#### WHAT YOU SHOULD DO
Reproduce, word for word, every line starting at the line that contains "2024-06-13T12:19:12, 3-frame burst." and ending with the final line of the entries.

**** SUPPLIED MATERIAL

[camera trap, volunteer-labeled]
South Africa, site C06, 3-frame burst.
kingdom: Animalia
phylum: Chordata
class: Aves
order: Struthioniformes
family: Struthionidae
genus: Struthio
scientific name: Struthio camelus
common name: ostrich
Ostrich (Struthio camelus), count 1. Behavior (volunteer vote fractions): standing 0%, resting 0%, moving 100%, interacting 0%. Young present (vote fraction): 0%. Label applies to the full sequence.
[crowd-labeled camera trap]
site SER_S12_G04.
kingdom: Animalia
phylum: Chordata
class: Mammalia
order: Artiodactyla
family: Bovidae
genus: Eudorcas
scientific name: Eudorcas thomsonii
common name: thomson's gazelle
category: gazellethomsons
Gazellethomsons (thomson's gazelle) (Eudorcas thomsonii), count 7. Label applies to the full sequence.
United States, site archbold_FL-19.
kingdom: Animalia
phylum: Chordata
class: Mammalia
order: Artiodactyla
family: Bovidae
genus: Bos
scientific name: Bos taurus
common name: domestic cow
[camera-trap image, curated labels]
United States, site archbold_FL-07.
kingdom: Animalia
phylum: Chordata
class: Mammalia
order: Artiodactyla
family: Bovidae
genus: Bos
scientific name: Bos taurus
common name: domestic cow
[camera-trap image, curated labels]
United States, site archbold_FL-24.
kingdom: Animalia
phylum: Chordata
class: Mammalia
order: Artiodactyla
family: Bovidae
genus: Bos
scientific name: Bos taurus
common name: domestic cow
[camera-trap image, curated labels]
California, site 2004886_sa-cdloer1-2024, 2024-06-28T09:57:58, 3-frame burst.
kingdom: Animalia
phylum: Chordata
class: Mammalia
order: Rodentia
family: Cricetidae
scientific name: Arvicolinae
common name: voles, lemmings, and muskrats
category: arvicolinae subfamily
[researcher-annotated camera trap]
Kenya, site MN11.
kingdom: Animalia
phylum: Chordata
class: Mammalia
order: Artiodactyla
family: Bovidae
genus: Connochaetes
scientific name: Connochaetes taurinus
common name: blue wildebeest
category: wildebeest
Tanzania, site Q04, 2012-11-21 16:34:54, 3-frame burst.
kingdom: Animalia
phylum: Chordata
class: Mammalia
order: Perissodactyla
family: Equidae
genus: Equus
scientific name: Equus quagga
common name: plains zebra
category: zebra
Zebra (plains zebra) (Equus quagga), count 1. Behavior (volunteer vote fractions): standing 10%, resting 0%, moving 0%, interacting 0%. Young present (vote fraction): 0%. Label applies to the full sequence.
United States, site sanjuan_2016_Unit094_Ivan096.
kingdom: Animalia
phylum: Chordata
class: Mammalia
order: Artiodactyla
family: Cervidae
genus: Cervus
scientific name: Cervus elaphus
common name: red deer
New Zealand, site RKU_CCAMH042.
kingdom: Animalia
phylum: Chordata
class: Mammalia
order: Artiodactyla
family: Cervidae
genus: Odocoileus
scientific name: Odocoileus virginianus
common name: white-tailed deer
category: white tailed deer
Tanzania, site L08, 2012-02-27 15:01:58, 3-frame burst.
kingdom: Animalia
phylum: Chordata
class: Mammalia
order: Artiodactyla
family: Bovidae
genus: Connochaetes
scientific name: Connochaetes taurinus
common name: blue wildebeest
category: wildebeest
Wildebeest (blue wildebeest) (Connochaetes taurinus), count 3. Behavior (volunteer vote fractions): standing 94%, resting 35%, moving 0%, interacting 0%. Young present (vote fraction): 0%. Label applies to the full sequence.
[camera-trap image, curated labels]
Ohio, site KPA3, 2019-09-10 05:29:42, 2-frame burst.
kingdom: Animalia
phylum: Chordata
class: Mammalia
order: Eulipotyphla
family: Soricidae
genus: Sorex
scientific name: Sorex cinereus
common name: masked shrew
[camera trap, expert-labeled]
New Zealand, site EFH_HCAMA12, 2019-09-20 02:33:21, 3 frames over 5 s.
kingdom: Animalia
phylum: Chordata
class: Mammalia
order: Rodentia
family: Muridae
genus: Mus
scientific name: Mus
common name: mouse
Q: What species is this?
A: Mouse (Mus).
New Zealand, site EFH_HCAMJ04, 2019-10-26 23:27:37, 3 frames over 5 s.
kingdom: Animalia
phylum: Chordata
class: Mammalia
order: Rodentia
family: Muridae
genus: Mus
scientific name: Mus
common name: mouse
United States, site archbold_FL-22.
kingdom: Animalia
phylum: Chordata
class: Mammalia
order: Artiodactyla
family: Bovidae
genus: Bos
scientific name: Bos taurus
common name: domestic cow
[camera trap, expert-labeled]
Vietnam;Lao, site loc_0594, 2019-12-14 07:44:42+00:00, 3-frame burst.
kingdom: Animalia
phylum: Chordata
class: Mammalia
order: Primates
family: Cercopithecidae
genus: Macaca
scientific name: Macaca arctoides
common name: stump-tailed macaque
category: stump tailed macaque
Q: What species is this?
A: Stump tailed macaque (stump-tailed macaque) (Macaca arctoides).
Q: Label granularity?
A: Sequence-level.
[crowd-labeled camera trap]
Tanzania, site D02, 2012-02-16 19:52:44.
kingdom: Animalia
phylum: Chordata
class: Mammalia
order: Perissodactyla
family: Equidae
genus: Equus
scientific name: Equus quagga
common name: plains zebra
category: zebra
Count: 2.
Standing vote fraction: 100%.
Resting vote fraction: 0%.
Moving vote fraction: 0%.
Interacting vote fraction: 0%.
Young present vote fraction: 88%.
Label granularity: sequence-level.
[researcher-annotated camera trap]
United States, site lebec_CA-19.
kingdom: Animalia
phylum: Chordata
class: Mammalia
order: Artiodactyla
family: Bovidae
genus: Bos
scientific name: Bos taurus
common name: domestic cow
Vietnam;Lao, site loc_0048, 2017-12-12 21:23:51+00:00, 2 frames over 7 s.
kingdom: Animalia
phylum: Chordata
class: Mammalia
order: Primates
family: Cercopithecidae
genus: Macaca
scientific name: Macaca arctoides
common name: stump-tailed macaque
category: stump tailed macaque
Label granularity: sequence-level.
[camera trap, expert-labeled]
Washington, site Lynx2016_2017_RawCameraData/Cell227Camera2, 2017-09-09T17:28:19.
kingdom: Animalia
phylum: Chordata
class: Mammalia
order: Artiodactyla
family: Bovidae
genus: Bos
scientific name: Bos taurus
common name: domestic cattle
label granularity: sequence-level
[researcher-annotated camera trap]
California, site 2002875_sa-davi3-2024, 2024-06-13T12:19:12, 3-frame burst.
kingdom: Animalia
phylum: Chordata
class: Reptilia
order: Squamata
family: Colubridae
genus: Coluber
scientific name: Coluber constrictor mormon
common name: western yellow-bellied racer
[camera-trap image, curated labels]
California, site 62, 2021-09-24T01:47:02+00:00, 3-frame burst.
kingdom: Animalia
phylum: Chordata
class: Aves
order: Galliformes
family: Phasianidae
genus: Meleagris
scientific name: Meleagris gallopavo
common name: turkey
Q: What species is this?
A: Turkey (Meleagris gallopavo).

********

#### RESPONSE
California, site 2002875_sa-davi3-2024, 2024-06-13T12:19:12, 3-frame burst.
kingdom: Animalia
phylum: Chordata
class: Reptilia
order: Squamata
family: Colubridae
genus: Coluber
scientific name: Coluber constrictor mormon
common name: western yellow-bellied racer
[camera-trap image, curated labels]
California, site 62, 2021-09-24T01:47:02+00:00, 3-frame burst.
kingdom: Animalia
phylum: Chordata
class: Aves
order: Galliformes
family: Phasianidae
genus: Meleagris
scientific name: Meleagris gallopavo
common name: turkey
Q: What species is this?
A: Turkey (Meleagris gallopavo).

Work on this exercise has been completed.